[Book Review] Alle origini del presente. L’Europa occidentale nella crisi degli anni Settanta

Published in the Journal of European Integration History, Volume 15, No. 2, 2009.

Antonio VARSORI (a cura di), Alle origini del presente. L’Europa occidentale nella crisi degli anni Settanta, Franco Angeli, Milano, 2007, 304 p. – ISBN 978-88-464-8197-9 – 21,00 €.

9788846481979The traditional cliché about the 1970s in Europe – that of a merely transitional decade characterised by stagnation – is slowly beginning to be nuanced by historians. Recent publications, like John Gilligham’s European integration, 1950-2003 or Richard Griffith’s chapter in Desmond Dinan’s volume on the Origins and evolution of the European Union do hint at the fact that the old cliché of overlooking the 1970s is deeply misleading. Yet few archivally-based historical works on that period already exist. The volume edited by Antonio Varsori is therefore a welcome contribution to fill this historiographical gap. This book is the publication of the proceedings of a conference held in April 2005 at the University of Padova. It is divided into two sections, with one analysing Europe in the midst of international tensions and socioeconomic transformations, while the other examines the tentative birth of a European answer to these changes. The opening piece by Antonio Varsori places the entire volume in the wider perspective of the 1970s as a new research field, and then introduces the various contributions.
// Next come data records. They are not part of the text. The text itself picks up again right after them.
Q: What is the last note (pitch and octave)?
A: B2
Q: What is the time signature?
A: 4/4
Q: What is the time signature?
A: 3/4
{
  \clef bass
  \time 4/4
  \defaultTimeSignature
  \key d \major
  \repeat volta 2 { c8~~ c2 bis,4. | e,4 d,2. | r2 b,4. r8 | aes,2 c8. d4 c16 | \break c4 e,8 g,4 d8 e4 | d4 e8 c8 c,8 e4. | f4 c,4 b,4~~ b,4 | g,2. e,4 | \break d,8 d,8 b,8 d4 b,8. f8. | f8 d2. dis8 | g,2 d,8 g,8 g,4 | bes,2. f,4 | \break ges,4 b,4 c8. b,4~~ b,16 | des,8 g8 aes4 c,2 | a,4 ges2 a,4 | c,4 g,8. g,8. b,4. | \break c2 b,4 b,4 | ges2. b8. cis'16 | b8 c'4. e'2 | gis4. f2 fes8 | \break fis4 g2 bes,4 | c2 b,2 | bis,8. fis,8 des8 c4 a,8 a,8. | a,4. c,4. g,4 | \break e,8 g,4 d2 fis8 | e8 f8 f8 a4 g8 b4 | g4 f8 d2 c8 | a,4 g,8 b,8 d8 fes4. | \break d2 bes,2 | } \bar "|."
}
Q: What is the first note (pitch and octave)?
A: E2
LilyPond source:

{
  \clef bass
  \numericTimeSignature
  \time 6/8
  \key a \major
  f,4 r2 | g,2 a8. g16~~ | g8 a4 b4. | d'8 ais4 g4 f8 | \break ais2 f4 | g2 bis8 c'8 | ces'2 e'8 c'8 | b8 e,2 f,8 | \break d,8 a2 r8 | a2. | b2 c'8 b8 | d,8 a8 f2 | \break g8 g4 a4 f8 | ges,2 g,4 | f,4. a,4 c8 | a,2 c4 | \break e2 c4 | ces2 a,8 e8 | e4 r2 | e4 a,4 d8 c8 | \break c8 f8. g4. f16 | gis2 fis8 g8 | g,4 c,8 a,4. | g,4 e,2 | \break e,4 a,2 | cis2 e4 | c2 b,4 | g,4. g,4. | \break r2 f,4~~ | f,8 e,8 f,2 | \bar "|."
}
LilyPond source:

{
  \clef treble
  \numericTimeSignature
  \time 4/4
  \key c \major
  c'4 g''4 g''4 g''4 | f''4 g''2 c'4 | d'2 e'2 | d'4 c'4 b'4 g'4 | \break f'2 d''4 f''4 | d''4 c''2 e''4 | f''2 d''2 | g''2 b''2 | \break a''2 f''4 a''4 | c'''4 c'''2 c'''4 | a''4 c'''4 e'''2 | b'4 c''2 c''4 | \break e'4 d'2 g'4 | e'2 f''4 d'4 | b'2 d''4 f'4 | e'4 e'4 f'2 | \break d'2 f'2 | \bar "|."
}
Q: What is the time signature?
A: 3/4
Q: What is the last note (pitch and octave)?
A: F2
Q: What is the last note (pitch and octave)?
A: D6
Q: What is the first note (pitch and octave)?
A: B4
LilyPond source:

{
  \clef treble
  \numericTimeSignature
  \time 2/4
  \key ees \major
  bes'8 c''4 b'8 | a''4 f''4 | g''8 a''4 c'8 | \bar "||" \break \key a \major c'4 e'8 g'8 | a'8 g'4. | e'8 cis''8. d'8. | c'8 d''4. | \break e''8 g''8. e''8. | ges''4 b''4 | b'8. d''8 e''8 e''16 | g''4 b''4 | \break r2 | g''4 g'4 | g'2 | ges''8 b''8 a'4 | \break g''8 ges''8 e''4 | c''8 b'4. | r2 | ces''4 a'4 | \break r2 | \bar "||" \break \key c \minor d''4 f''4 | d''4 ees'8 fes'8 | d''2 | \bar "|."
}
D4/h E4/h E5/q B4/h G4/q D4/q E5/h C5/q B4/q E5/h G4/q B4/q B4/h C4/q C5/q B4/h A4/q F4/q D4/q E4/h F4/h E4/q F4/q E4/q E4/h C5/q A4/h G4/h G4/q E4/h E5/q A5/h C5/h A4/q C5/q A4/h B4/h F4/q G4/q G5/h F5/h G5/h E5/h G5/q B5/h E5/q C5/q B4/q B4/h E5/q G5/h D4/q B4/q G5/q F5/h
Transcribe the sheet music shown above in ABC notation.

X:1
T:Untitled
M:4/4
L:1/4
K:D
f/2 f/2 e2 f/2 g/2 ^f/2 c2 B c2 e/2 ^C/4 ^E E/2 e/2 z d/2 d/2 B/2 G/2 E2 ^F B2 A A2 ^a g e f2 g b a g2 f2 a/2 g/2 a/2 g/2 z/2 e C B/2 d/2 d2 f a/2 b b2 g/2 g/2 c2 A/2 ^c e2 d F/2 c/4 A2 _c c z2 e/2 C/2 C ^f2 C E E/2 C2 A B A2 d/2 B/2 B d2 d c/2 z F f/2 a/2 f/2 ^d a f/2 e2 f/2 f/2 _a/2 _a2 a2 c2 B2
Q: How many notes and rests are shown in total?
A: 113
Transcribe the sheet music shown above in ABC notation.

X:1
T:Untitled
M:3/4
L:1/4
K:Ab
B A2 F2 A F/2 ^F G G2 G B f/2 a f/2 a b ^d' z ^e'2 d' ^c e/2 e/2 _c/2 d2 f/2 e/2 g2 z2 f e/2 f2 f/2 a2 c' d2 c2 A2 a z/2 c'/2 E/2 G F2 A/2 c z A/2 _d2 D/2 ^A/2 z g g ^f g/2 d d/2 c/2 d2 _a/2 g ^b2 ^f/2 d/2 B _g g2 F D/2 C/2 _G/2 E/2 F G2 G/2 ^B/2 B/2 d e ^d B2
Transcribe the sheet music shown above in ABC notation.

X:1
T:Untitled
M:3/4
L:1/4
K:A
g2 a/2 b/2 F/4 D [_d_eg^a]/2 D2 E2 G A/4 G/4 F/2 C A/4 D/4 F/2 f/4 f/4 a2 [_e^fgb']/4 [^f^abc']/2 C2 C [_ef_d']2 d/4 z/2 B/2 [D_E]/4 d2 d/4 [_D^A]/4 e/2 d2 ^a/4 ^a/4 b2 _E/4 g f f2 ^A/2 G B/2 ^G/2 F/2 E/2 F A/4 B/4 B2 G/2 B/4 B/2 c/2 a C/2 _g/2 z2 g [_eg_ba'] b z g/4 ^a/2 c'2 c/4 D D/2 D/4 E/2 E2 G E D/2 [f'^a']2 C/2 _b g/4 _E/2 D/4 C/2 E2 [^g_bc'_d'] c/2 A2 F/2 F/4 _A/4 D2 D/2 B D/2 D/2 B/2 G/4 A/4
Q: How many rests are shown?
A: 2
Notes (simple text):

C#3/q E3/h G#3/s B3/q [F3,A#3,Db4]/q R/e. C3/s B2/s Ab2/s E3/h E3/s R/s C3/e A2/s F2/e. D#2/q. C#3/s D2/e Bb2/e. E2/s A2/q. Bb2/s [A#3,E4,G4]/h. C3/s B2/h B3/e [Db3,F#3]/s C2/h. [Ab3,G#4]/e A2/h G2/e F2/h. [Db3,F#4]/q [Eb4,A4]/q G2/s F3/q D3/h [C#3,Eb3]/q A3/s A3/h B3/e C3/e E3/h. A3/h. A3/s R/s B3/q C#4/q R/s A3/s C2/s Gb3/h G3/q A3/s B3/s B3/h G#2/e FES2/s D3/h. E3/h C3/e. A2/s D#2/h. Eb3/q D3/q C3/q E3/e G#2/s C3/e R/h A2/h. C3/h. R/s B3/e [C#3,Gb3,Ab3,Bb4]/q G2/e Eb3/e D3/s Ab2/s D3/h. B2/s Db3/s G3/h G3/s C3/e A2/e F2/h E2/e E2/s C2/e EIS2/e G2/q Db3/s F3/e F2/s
Methodologically, a number of pieces are structured on the traditional template of ‘country X and event Y’. The US lens is for instance used twice, firstly by Giovanni Bernardini to investigate Brandt’s Ostpolitik and secondly by Mario Del Pero, who analyses the policy of the Nixon administration vis-à-vis Portugal before the Portugese revolution which ended the Salazar regime. Carola Cerami studies the relations between the EEC and Turkey in the 1970s.

A second important trend is the analysis of one single policy area. Davide Zampoli thus delves into the birth of European Political Cooperation (EPC) from 1969 until the mid-1970s; David Burigana and Pascal Deloge examine European armament and aeronautic cooperation from the early 1950s until the late 1970s; Lorenzo Mechi and Francesco Petrini retrace the development of an EEC industrial policy from the late 1960s until the late 1970s, and Simone Paoli studies the tentative start of an EEC education policy.

A last feature is the study of wider issues such as the EEC’s own development or Europe’s international relations. Maria E. Guasconi thus examines the Hague summit of 1969, its reasons and results, as well as its transatlantic dimension. Angela Romano underlines how much the CSCE principally was an event ‘of the Europeans for the Europeans’. Finally, Giuliano Garavini, starting from the observation that an analysis of the evolution of European societies in the twentieth century is impossible without taking into account the influence of the third world, analyses the North-South confrontation between 1968 and 1975. In order to overcome this all-too ‘eurocentric’ visions, Garavini sets outs four main areas (political, social and cultural, economic, and international economic relations) where the third world most influenced Europe during this period. The opposition to the Vietnam war, the myths surrounding the Third World liberation movements, the energy transition from coal to oil (and therefore from Europe to essentially the Middle East) were all factors influencing Europe, but which originated outside of the ‘old continent’.

Interestingly, the volume does not mix up Europe with the EEC. Hence the study of the various aspects of the development of the continent in the 1970s are quite well balanced between intra-EEC developments (the tentative birth of the EPC for instance) and the impact of the Third World on Europe as a whole (for instance in the case of Garavini’s piece). In addition to this, and as Federico Romero notices in his comments on the first part, the contributions do not simply make use of newly released archival material, they also explore new dynamics, such as, in the case of the EEC, the development of specific policy areas (education, political cooperation) or the challenge of a Mediterranean enlargement.

Yet, admittedly, the volume’s focus is mostly on the first half of the 1970s. At least half of the contributions do not delve at all into the second half of the decade. Accordingly, a number of central developments of the European 1970s miss out. Hence European monetary cooperation, EEC institutional developments (with the institutionalisation of the European Council in 1974 and the first direct elections by universal suffrage of the European Parliament in 1979), or some aspects of the EEC enlargement story are absent of this volume. This certainly is a pity (especially since they would perfectly fit within the overall structure of the book), but this is also somewhat inevitable in such edited and pioneering volumes. Varsori’s edited volume certainly remains one of the very first archive-based endeavours at nuancing the picture usually portrayed of the 1970s. As such, it deserves to be a starting point for any research on that period, not least because it is in many ways – as the title of the volume rightly suggests – at the origins of the present day.